Piccoli passi verso il futuro per la rete internet in Italia e i videogiocatori ringraziano ovviamente. Di certo vorremmo avere più spesso questo genere di aggiornamenti ma almeno qualcosa si muove.

Una buona connessione internet non è ovviamente utile solo ai videogiocatori anche se, è chiaro, con l’aumento in prospettiva dei servizi in cloud tornerà comodo non dover più votarsi a Santo Bit per non cadere a metà match e poter stare tranquilli che un messaggio su WhatsApp non manderà in tilt la banda.

Rete internet migliorata in Italia, ottime notizie per i videogiocatori
Rete internet migliorata in Italia, ottime notizie per i videogiocatori (foto: pixabay)

L’Italia è ancora purtroppo affetta da un profondo digital divide che va di pari passo però con altre tipologie di divide che andrebbero colmate a loro volta.

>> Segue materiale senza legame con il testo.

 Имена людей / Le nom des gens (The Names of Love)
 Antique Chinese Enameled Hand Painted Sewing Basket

Speriamo però che anche con i fondi del PNRR in arrivo proprio per la digitalizzazione si pensi a fare investimenti sostanziosi in più zone del nostro Paese. Per ora a essere potenzialmente collegati sono dodici zone considerate bianche in Sicilia.

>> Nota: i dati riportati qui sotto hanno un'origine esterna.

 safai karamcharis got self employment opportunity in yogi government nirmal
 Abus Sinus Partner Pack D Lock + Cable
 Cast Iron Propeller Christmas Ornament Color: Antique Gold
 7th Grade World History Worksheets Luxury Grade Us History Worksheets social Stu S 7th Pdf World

La rete internet FTTH raggiunge 12 comuni siciliani

In totale sono ora 36mila le unità immobiliari che potranno essere collegate a internet con una rete FTTH di Open Fiber. Nelle 36mila unità immobiliari sono comprese, ovviamente, non solo case private ma anche edifici pubblici. Si tratta quindi di un passo avanti non solo per i privati e per i videogiocatori ma anche per la pubblica amministrazione locale che potrà contare su una connessione migliore e continuare su quella digitalizzazione che da più parti ci chiedono e che con la pandemia ha dovuto fare per forza uno scarto in avanti.

Rete internet migliorata in Italia, ottime notizie per i videogiocatori
Rete internet migliorata in Italia, ottime notizie per i videogiocatori (foto: unsplash)

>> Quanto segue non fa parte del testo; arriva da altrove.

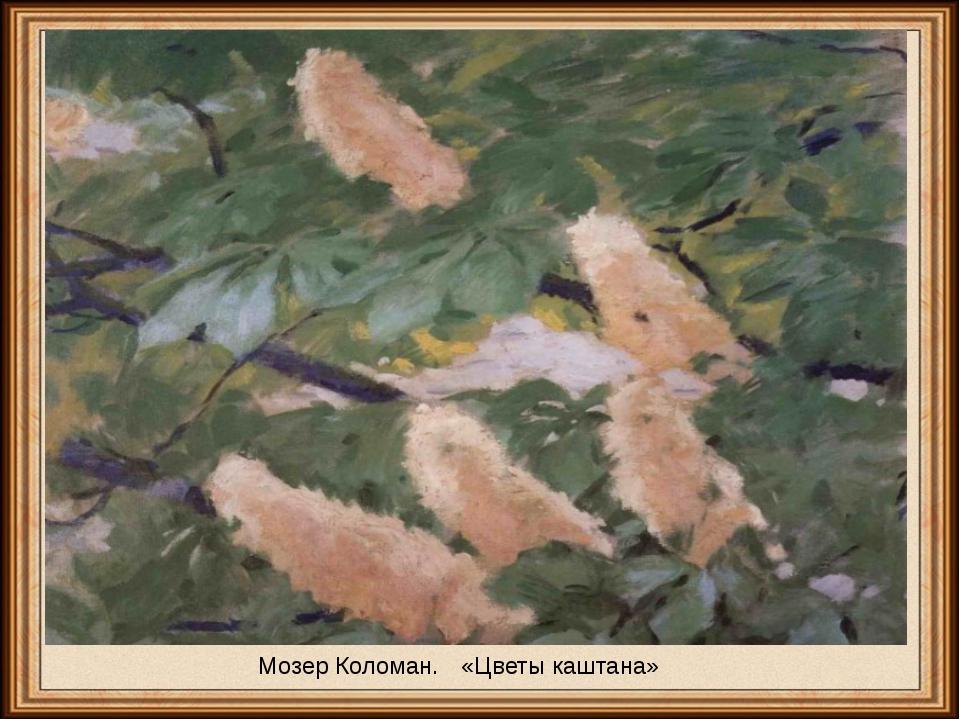 Мозер Коломан. «Цветыкаштана»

I comuni ora raggiunti dalla fibra senza interventi di finanziamento da parte della Regione Sicilia e dello Stato probabilmente non avrebbero mai visto le ruspe e i cantieri trovandosi, come altre zone del Paese, in quelle cosiddette zone bianche per le quali le aziende che si occupano di connettività non valutano come remunerativi gli interventi e attendono quindi che sia lo Stato a investire.

Con i soldi che arriveranno dal PNRR ora aspettiamo di vedere se si sbloccheranno cantieri in altre aree bianche del Paese per cominciare davvero a percepire l’Italia come Paese avanzato e non come fanalino di coda di tutte le possibili classifiche.